The world became a measurably more dangerous place last week with the United States murder of Iranian Major General Qassem Saleimani and at least eight other prominent individuals including the SMU leader Abu Mahdi al-Muhardis.
Since the murder an increasing number of facts have emerged that cast particular insight into the conduct of the United States political leadership. These revelations will have a significant impact on the way in which the United States is viewed, not only in the Middle
East, but throughout the wider world.
The first fact to emerge in the aftermath of Saleimani’s killing was that he was on a diplomatic mission (in fact travelling on a diplomatic passport) with the knowledge and presumed approval of the United States.
Saleimani was carrying documents that represented what might be termed tentative peace overtures from the Saudi Arabian government to the government of Iran. This of itself was a startling fact. Suspicion, distrust and animosity between Saudi Arabia and Iran has its origins
in the often bitter conflict between the two major sectors of the Islamic faith, Sunni and Shia, of which Saudi Arabia and Iran were respectively two of the principal antagonists.

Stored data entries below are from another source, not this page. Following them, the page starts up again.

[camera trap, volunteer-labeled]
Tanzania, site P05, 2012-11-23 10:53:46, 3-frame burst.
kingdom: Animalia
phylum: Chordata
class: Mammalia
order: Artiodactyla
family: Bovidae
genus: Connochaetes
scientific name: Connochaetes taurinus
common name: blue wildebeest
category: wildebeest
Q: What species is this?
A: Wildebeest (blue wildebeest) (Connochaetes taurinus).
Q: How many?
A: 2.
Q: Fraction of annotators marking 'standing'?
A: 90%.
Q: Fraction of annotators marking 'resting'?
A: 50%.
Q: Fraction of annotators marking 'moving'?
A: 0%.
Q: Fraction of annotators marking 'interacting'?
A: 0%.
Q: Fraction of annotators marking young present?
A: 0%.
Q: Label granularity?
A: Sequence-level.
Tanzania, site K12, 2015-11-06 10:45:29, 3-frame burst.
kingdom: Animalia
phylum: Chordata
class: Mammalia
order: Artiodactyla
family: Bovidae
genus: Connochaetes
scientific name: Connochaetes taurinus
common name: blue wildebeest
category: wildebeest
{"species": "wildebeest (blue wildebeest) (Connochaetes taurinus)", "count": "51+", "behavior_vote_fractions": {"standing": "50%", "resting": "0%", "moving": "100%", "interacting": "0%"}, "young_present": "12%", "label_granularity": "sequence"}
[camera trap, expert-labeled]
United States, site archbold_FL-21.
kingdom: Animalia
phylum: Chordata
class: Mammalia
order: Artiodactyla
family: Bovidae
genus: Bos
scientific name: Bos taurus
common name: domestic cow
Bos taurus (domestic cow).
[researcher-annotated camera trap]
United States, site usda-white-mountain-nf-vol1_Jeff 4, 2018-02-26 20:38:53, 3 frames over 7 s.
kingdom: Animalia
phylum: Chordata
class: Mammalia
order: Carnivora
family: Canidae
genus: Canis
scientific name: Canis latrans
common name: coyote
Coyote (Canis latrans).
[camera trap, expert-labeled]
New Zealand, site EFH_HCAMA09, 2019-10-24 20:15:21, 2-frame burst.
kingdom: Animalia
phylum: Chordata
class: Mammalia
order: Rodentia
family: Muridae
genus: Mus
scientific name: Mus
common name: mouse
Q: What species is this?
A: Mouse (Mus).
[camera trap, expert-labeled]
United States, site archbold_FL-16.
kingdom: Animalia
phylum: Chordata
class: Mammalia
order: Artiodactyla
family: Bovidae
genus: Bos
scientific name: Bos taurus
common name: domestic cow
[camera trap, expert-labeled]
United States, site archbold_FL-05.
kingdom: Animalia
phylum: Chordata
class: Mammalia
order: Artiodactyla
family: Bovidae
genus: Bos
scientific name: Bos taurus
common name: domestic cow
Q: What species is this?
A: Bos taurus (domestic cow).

Saudi Arabia has also been the principal Arab supporter of the United States, and has spent hundreds of billions of dollars on US military equipment. The disastrous Saudi attack on Yemen suggests that the money was not well spent. Despite boastful claims by Trump about
the alleged superiority of United States weaponry, a myth exploded in President Putin’s address to the Russian Parliament in March 2018, the Saudis have been singularly unsuccessful in overcoming the desperately poor Yemeni people and their successful resistance despite being heavily outgunned.
One possible reason for the Saudis apparent change of attitude toward Iran is that they have been conned, at massive expense, by United States claims of military supremacy.
It is also highly likely that the Saudis have finally come to accept that the Americans do not have the least interest in Saudi Arabia per se. The sole United States motivation is to retain control of the oil fields.
Further proof of this has been United States conduct in both Syria and Iraq. There is absolutely no foundation in international law for the United States military presence (and that of its tame acolyte Australia) or the British and French presence in Syria.